▶ WORK TO BE COMPLETED: Output exactly, please, the lines of the records below from the one containing "What is the" through the final line.

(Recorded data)

════════

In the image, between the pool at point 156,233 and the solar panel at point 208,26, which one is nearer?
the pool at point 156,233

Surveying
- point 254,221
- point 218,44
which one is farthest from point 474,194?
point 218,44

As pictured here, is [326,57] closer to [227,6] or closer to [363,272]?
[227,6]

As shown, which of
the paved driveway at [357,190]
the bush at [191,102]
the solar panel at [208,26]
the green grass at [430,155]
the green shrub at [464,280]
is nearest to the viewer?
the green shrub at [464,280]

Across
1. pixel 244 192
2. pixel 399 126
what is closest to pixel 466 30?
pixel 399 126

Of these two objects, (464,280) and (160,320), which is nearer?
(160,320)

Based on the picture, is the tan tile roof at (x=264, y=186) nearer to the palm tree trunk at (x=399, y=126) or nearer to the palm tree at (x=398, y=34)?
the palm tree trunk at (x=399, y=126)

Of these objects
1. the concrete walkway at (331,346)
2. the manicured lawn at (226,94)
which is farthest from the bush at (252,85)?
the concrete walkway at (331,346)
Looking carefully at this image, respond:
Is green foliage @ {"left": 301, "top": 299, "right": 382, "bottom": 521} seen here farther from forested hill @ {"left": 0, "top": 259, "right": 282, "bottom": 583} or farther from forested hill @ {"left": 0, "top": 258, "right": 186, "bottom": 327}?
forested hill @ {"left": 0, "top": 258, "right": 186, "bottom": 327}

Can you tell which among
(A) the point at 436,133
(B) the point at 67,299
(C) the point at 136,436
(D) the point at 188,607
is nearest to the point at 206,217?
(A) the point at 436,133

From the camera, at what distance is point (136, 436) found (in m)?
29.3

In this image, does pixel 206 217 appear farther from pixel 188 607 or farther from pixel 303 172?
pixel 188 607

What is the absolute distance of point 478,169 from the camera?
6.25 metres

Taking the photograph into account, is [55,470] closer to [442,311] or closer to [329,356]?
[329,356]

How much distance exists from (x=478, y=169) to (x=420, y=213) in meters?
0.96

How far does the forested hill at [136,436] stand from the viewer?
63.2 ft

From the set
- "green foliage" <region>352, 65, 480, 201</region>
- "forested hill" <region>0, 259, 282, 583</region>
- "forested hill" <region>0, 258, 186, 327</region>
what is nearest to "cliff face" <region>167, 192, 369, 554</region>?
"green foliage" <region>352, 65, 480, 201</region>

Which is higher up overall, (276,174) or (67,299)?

════════

▶ ANSWER TO THE PROBLEM:
What is the absolute distance of point 478,169 from the camera?
6.25 metres

Taking the photograph into account, is [55,470] closer to [442,311] or closer to [329,356]?
[329,356]

How much distance exists from (x=478, y=169) to (x=420, y=213) in meters?
0.96

How far does the forested hill at [136,436] stand from the viewer?
63.2 ft

From the set
- "green foliage" <region>352, 65, 480, 201</region>
- "forested hill" <region>0, 259, 282, 583</region>
- "forested hill" <region>0, 258, 186, 327</region>
what is nearest to "cliff face" <region>167, 192, 369, 554</region>?
"green foliage" <region>352, 65, 480, 201</region>

Which is higher up overall, (276,174) or (67,299)?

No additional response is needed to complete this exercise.